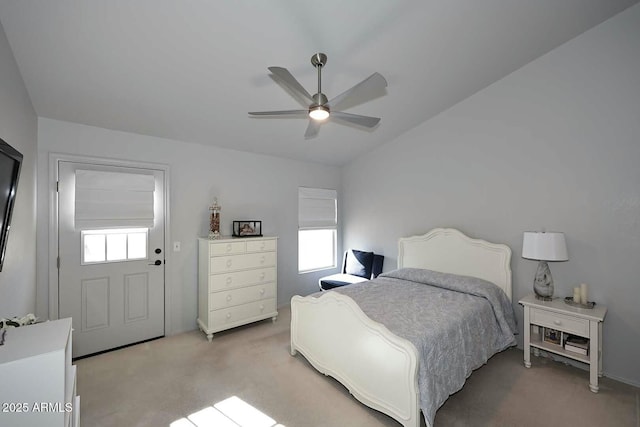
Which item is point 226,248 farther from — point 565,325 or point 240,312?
point 565,325

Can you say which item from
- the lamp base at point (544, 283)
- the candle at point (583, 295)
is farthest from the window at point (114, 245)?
the candle at point (583, 295)

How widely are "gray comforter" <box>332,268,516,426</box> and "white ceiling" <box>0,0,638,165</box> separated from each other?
2.09 meters

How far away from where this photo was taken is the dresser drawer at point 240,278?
129 inches

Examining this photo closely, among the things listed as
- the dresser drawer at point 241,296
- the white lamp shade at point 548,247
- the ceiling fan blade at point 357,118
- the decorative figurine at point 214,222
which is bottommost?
the dresser drawer at point 241,296

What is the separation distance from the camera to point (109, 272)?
2.98 metres

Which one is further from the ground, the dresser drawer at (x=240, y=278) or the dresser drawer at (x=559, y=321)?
the dresser drawer at (x=240, y=278)

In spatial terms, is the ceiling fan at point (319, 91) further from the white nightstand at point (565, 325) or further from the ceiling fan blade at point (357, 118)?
the white nightstand at point (565, 325)

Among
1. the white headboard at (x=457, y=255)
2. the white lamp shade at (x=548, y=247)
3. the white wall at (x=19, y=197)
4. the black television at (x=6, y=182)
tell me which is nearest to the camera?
the black television at (x=6, y=182)

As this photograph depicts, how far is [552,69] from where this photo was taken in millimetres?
2824

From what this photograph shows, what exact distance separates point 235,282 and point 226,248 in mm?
451

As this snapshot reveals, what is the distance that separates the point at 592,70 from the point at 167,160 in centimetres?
450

*-*-*

■ AIM
Substitute "light fixture" for every occurrence of "ceiling fan" and give all the items again with everything else unchanged. Leave the pictures out of the answer.

■ RESPONSE TO THE TASK
Which item is point 226,248 farther from — point 565,325 or point 240,312?
point 565,325

Can you say which item from
- the lamp base at point (544, 283)
- the candle at point (583, 295)
is farthest from the window at point (114, 245)?
the candle at point (583, 295)

How widely are "gray comforter" <box>332,268,516,426</box> and "white ceiling" <box>0,0,638,165</box> separated from each other?
2.09 meters

How far away from where this photo was taken is the dresser drawer at point 240,278?
129 inches

Examining this photo closely, among the things listed as
- the dresser drawer at point 241,296
- the white lamp shade at point 548,247
- the light fixture blade at point 357,118
- the decorative figurine at point 214,222
which is bottommost?
the dresser drawer at point 241,296

What is the separation distance from the camera to point (109, 272)?
2.98 metres

Which one is further from the ground, the dresser drawer at (x=240, y=278) or the dresser drawer at (x=559, y=321)?
the dresser drawer at (x=240, y=278)

In spatial terms, is the light fixture at point (319, 91) further from the white nightstand at point (565, 325) or further from the light fixture blade at point (357, 118)?
the white nightstand at point (565, 325)

Among
1. the white headboard at (x=457, y=255)
2. the white lamp shade at (x=548, y=247)
3. the white wall at (x=19, y=197)
4. the black television at (x=6, y=182)
tell me which is nearest to the camera?
the black television at (x=6, y=182)

As this photograph depicts, how far is [552,69] from where this photo was taken in millimetres?
2824

From what this photograph shows, what exact distance separates point 235,282 and point 226,248 in mm?
451

As this snapshot reveals, what is the distance that separates the point at 592,70 from the point at 167,160 in centimetres?
450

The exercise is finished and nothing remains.